The use of ultrashort X-ray FEL pulses also opened up the field of time-resolved crystallography with very fine temporal resolution and the ability to study irreversible processes. The inherent dynamic nature of GPCRs and the high biological relevance of their conformational response to ligand binding make them very exciting targets for time-resolved studies. For GPCRs, the challenge arises of how to trigger receptor conformational changes precisely, as, except for the case of visual rhodopsins, they are not inherently light sensitive. Current efforts focus on the design of suitable, covalently attached or diffusible photosensitive ligands that can elicit the receptor conformational change upon a flash of laser light, as well as on adapting rapid mixing injectors to microcrystals delivered in LCP, where the high speed and efficiency of diffusion in microcrystals alleviate in part the lower temporal resolution of mixing experiments as compared to light-driven reactions. GPCR activation takes place over several time scales, from fast internal motions and plasticity of the ligand-binding pocket (∼nanoseconds), to rearrangements of receptor microswitches (∼microseconds), to large-scale helical motions (∼milliseconds) [93]. What part of the activation process will be amenable to studies by time-resolved crystallography using X-ray FELs will depend on the efficiency of the mechanism triggering the receptor conformational change and on the ability of crystals to accommodate those conformational changes, but not on the characteristics of the X-ray FEL beam itself, which offers femtosecond temporal resolving power.

Lastly, the LCP-SFX method has potential to facilitate structure-based drug design (SBDD) for GPCRs and other important membrane protein drug targets. SBDD studies rely heavily on the availability of X-ray structures to characterize the ligand binding site and use this information to guide ligand optimization design. Tens to hundreds of ligand-bound structures are normally determined in the course of a drug design program prior to clinical trials.

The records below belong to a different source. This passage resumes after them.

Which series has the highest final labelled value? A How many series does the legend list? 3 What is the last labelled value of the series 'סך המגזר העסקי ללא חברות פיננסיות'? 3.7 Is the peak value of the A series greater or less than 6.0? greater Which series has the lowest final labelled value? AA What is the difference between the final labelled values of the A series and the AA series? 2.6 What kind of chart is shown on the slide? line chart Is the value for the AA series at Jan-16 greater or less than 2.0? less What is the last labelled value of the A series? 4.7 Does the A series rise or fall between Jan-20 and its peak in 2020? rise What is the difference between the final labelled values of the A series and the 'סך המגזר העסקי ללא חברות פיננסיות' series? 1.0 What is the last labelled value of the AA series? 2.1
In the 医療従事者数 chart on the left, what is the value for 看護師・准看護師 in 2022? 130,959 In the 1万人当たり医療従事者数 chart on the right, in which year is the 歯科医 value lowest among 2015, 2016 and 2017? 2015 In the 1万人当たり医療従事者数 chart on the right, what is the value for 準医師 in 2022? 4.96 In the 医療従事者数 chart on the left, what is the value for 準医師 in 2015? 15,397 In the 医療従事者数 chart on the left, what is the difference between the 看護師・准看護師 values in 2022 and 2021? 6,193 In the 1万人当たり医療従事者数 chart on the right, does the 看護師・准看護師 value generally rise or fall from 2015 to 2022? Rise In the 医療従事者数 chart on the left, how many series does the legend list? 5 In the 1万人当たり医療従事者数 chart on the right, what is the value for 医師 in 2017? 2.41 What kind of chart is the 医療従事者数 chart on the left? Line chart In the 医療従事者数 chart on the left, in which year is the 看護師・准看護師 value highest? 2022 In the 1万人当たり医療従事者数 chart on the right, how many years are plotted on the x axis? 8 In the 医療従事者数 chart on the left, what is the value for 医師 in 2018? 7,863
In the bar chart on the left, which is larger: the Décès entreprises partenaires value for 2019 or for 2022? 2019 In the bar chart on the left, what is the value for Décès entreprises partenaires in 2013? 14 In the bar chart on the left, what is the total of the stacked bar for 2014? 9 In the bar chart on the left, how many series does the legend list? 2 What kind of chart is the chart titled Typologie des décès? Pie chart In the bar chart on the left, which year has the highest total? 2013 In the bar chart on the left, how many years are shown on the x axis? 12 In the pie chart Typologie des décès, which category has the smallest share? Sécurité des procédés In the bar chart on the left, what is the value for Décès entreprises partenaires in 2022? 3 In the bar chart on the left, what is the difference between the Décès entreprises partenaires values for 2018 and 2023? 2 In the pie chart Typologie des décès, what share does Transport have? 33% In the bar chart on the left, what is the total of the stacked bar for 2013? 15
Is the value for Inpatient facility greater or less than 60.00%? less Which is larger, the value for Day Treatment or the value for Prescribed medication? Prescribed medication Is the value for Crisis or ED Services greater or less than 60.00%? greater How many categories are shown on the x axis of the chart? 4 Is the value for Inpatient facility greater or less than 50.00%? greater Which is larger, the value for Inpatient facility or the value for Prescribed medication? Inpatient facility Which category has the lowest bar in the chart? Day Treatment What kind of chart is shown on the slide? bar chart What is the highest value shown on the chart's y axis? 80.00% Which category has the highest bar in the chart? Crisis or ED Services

To date, the application of this approach to membrane proteins based on experimentally determined structures, particularly of GPCRs, has been very limited or nonexistent [94]. By enabling high-resolution data collection from micrometer-sized GPCR crystals LCP-SFX can overcome the main bottleneck behind SBDD, namely the need for an extensive crystal optimization for each selected ligand–receptor complex, which often can take months to years. Additionally, micrometer-sized crystals facilitate common procedures of co-crystal generation, such as ligand soaking and exchange, while the overall LCP-SFX protocol further simplifies data collection on a large number of co-crystals by eliminating the need for crystal harvesting and cryo-cooling.

Taking into account all the impressive results reviewed in this chapter we certainly expect that with further progress in X-ray FEL instrumentation, development of novel fast detectors with high dynamic range, designing more efficient sample delivery approaches, and commissioning of new X-ray FEL sources, the impact of LCP-SFX on structural biology of GPCRs will continue to grow.